El orgullo de asumirse como cocoliche.
Esta sexta entrega de la saga recupera varios logros del film original, con especial énfasis en las escenas de acción.
Tanto la saga cinematográfica Resident Evil como su creador (y director de cuatro de las seis entregas) tienen sus detractores y admiradores confesos, más allá de la relación con las diferentes ediciones del videojuego en el cual está basada y la sinergia entre los grupos de jugadores y espectadores. Dejando de lado la discusión acerca del “autorismo vulgar”, en la cual Anderson (éste Paul Anderson, no el infinitamente más respetado Paul Thomas Anderson) fue tomado como bandera por los defensores de las bondades de cierto cine de acción contemporáneo, lo cierto es cada uno de los peldaños de la franquicia –centrada en la lucha de su heroína titular, Alice, contra la corporación Umbrella y los zombis y monstruos creados como consecuencia de la difusión de un virus– ha tenido sus altos y bajos. Más de los últimos que de los primeros. Este Capítulo final, sin embargo, parece recuperar varios de los logros del film seminal, poniendo especial empeño en crear un imparable ritmo en las escenas de acción y dejando de lado algunas de las pretensiones pseudo filosóficas que habían lastrado los últimos episodios.
Luego de un clip de dos o tres minutos gracias al cual el espectador olvidadizo o neófito puede hacerse de una somera idea de cómo se ha llegado hasta esta situación, el film ubica a Alice (nuevamente, Milla Jovovich, quien ha hecho del personaje casi un alter ego de su persona) en una Washington apocalíptica, absolutamente devastada. En cuestión de segundos, el primer peligro que acecha entre las sombras y los escombros dice presente y la súper mujer debe poner su cabeza y cuerpo en funcionamiento para sobrevivir. Si Resident Evil 6 abusa en esos primeros minutos de los golpes de efecto sonoros con la intención de hacer saltar de la butaca al espectador, lo que sigue es bastante más digno y noble: Anderson aplica desde el guión, los encuadres y el montaje una de las más viejas lecciones cinematográficas: la persecución de unos por otros, se trate de quien se trate, es uno de los conceptos que parecen haber nacido para ser llevados a la pantalla.

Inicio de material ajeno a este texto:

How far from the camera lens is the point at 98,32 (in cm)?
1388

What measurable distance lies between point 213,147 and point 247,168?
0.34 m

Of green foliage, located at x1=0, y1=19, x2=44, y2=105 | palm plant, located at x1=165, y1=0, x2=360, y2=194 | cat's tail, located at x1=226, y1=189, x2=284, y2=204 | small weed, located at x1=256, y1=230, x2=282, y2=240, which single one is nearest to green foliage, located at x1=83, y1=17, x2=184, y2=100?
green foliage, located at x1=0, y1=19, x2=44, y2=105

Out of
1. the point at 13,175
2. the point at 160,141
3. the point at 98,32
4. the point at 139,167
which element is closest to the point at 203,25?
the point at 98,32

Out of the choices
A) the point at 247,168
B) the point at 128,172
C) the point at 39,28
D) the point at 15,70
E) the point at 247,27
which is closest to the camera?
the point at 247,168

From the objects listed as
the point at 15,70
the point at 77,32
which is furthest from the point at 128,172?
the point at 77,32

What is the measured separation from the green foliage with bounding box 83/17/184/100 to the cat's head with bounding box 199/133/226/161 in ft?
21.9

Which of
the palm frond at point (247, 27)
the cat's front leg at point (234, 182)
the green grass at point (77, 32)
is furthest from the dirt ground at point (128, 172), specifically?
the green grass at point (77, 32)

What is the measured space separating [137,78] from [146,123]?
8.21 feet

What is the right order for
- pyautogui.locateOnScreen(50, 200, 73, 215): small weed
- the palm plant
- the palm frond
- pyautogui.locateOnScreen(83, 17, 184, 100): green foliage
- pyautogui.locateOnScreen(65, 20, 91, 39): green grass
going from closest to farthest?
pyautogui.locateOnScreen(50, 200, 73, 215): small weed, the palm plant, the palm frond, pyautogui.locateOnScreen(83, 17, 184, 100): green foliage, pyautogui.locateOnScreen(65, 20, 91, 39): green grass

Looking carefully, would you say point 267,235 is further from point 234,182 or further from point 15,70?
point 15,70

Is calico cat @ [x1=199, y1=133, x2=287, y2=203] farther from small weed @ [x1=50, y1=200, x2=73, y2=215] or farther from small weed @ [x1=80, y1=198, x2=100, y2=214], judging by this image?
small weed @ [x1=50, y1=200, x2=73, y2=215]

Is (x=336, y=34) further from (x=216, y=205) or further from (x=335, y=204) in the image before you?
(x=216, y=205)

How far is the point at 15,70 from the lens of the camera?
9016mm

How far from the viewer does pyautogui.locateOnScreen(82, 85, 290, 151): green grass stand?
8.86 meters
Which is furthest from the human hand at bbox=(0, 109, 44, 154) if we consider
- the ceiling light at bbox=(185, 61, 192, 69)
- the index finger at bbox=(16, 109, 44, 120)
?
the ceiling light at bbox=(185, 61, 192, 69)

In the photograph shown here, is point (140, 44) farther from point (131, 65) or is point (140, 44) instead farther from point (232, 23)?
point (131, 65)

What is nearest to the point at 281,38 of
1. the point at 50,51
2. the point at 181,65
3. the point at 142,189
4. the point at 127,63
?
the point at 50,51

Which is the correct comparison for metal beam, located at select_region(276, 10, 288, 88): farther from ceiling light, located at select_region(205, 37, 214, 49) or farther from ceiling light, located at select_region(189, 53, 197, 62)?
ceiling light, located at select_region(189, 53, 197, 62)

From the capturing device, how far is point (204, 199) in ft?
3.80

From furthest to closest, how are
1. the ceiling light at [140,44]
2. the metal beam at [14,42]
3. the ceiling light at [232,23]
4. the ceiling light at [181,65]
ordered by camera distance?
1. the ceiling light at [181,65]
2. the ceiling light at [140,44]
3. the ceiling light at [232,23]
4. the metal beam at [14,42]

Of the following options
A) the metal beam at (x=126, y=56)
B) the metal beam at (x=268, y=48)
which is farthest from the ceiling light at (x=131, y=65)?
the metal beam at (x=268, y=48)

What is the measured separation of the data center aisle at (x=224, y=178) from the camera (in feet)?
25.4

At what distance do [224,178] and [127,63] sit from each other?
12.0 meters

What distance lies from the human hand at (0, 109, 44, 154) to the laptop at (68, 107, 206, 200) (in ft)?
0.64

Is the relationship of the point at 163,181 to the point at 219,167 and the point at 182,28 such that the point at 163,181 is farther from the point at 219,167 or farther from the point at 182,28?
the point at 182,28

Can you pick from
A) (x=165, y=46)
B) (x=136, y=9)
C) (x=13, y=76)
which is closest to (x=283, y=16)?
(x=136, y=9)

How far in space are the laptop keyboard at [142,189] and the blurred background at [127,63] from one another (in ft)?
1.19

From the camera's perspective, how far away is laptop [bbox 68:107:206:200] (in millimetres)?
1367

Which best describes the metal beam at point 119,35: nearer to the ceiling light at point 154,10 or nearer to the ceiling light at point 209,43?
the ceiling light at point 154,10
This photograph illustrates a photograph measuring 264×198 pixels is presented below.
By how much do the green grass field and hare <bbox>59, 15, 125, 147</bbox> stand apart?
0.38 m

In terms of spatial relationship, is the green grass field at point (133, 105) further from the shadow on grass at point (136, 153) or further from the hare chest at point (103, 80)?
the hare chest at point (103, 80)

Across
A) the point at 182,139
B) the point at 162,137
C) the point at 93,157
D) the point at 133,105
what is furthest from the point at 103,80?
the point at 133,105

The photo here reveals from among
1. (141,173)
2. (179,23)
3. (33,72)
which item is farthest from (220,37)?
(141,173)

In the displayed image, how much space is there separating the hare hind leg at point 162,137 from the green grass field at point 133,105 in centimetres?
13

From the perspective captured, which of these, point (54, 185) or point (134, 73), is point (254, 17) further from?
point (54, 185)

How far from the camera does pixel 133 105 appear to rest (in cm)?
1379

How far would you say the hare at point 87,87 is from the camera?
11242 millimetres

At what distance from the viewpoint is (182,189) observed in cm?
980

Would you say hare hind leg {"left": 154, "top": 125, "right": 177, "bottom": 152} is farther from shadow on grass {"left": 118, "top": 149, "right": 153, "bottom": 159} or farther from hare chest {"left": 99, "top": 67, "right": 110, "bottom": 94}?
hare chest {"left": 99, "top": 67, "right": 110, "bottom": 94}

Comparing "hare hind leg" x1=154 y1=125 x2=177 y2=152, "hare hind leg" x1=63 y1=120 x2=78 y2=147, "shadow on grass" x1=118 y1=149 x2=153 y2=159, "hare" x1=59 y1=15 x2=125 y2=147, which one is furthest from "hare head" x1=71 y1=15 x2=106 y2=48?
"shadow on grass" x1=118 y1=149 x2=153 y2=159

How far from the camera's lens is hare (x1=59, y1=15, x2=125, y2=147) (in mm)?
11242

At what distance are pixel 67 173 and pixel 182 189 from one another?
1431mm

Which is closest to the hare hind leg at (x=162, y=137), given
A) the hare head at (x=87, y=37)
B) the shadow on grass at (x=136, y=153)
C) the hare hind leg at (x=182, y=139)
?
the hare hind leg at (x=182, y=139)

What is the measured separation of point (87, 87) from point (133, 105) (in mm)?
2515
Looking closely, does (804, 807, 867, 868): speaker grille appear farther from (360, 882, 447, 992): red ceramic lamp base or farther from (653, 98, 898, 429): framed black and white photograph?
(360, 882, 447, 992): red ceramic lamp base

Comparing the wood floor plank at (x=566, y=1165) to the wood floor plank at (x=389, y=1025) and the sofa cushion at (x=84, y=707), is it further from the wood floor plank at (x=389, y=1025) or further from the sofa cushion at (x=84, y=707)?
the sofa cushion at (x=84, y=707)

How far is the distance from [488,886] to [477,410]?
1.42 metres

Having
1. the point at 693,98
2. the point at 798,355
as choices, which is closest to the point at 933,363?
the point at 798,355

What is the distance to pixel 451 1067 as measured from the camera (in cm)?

Ciertamente, los villanos parecen de cartón pintado y los infectados por el mal viral demuestran ser la enésima versión de los undead creados por George Romero (un aplazo en la materia Originalidad). Tampoco resulta sencillo encontrar aquí la construcción de climas o la ética individual y de grupo que algunos de los mejores realizadores del cine de género han sabido inyectar en sus creaciones durante las últimas décadas. Menos aún existe una lectura sociológica que vaya más allá de los lugares comunes de un humanismo ramplón. Las confesiones y revelaciones de último momento, finalmente, no logran ir más allá de la superficialidad de aquellas otras que pueden encontrarse en cualquier telenovela de la tarde (atención: lo mismo puede afirmarse de sagas cinematográficas mucho más prestigiosas, incluyan o no batallas estelares).
¿Qué hay de bueno, entonces? Fundamentalmente, las cualidades cinéticas de una película de aventuras que se encarama sin vergüenza sobre su condición chatarrera, que sabe cómo resolver –con energía e imaginación– una nueva encarnación del ataque al fuerte blindado por infinitas hordas de enemigos y que confía en la osadía de sus cualidades más bestiales para contrarrestar las desventajas de un presupuesto moderado. No casualmente, esta ¿última edición? (el final deja el horizonte bien limpio para un nuevo reinicio) ni siquiera contó con capital estadounidense, resultando en una típica coproducción con actores y actrices de orígenes diversos –australianos, canadienses, un cubano exiliado y, por supuesto, una ucraniana–, un rodaje en media docena de países y una actitud cocoliche que viste con el pecho henchido de orgullo.